When: Tuesday, May 7, 2019, 2:00 pm
Where: Informatics West, Room 232
Speaker: Jinhyuk Yun
Inequality in the formation of collaborative knowledge - the case of Wikipedia
See: J. Yun et al., Nature Human Behaviour 3, 155 (2019)
Abstract: Wikipedia and its sibling projects have served as a representative medium of worldwide knowledge market to share individuals’ knowledge in the information age. It has been commonly believed that such an open-editing communal data set accelerates democratization of knowledge, shifting the possession of knowledge from privileged class to general public. However, recent studies have observed inequality in authority and power distributions among the editors. One essential question is the underlying mechanism behind abiogenesis of such an unexpected authority. Naturally, lacking consideration of data sets other than English Wikipedia, had obscured such communal data set’s genuine nature of editing dynamics. In this study, we propose unbiased framework encompassing every element of Wikimedia projects. Our analysis, using the complete edit history of 267,304,095 articles from the entire 863 Wikimedia projects, reveals universality in growing regardless its category and language. The interplays between number of edits, number of editors, number of articles, and total length of text is characterized by a single set of exponents. Moreover, we observe the rapid increasing of the Gini coefficient, and suggest that this entrenched inequality stems from the nature of such open-editing communal data sets. We introduce a generative model accompanied with short-term and long-term memories, which successfully elucidates the mechanism behind the oligarchy in Wikipedia.

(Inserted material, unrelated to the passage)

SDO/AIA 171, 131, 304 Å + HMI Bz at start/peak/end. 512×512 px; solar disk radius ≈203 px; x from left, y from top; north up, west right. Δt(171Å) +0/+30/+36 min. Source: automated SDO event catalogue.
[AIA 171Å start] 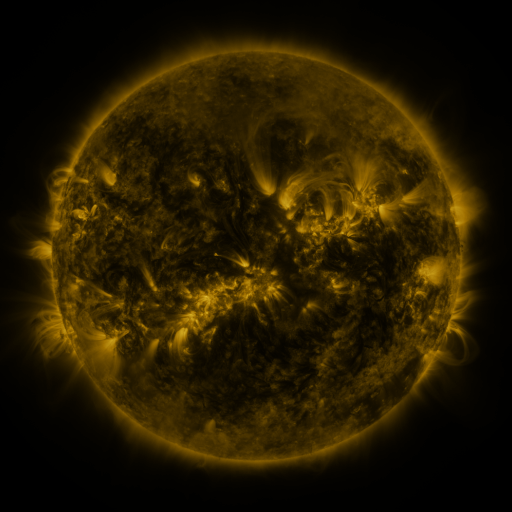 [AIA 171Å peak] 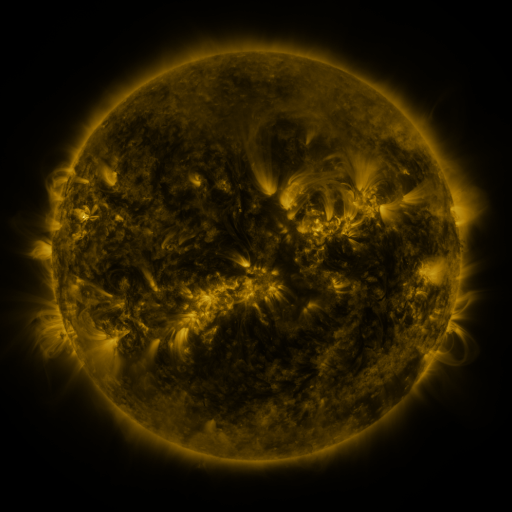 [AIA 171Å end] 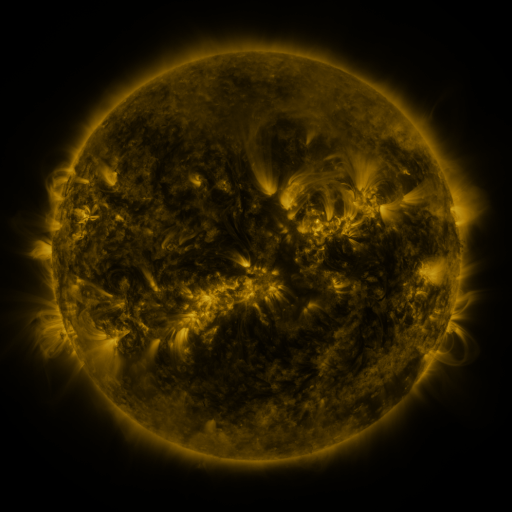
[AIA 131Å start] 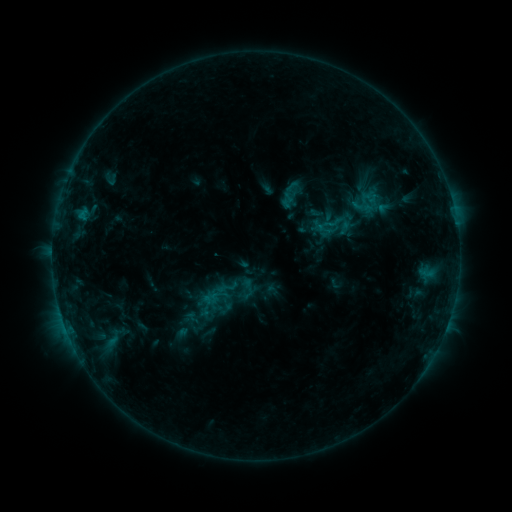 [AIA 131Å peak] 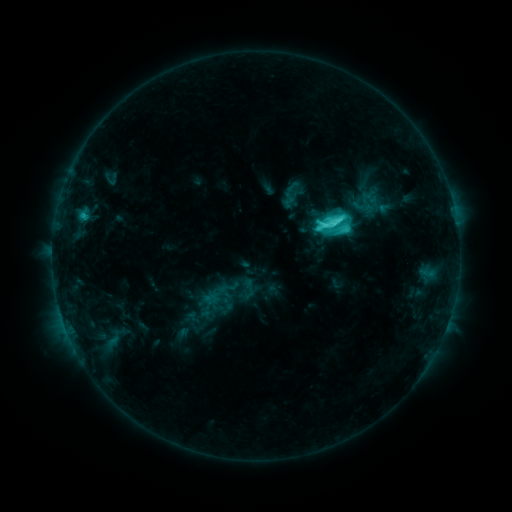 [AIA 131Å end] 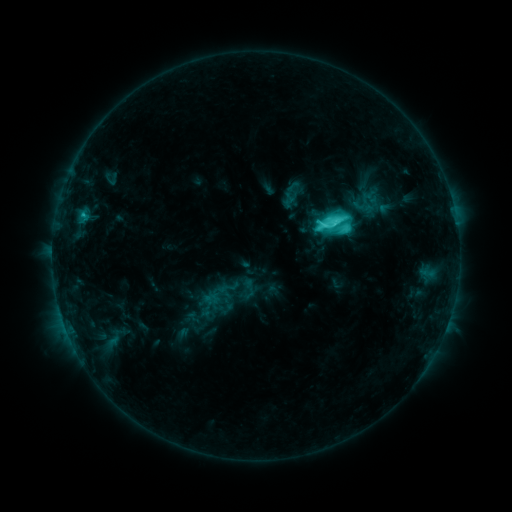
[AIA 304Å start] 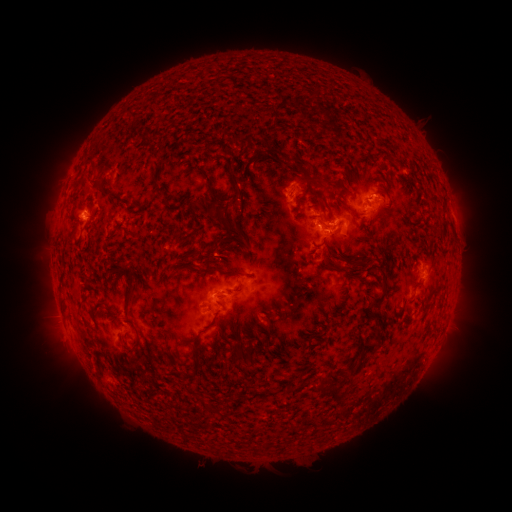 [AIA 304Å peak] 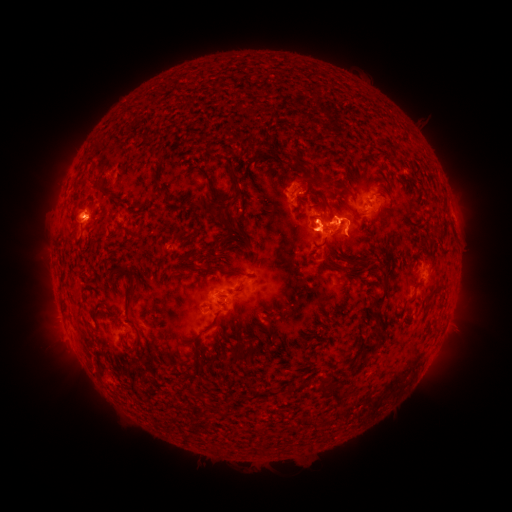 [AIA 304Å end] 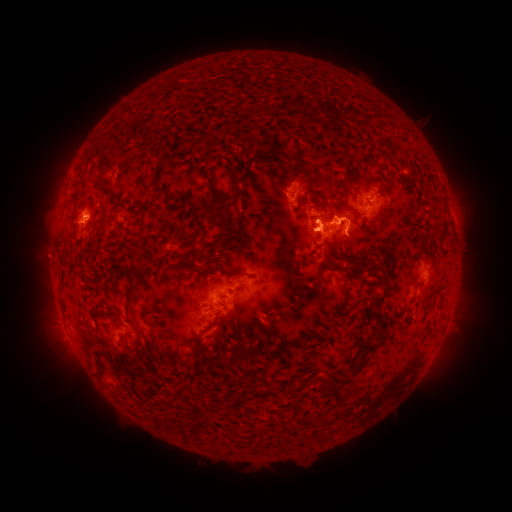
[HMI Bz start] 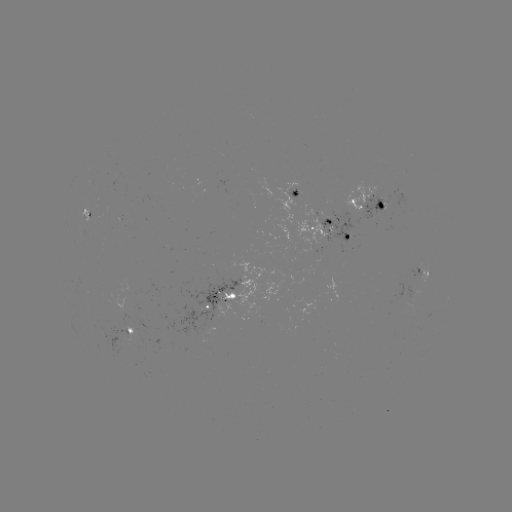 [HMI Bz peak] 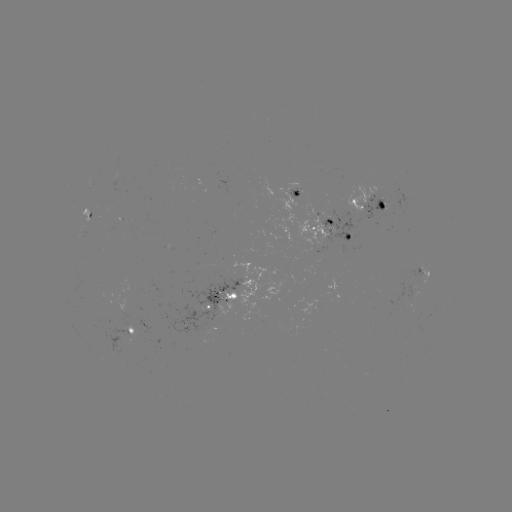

Biography: Jinhyuk Yun is a senior research scientist in KISTI (Korea Institute of Science and Technology Information). He worked as a data scientist at the Search Division in Naver Cooperation after receiving his Ph.D. in statistical physics from KAIST in 2016. His research aims to reveal the hidden structure and dynamics of complex systems with the large-scale dataset and mathematical frameworks focusing on the society, culture, media, collective knowledge, and so on.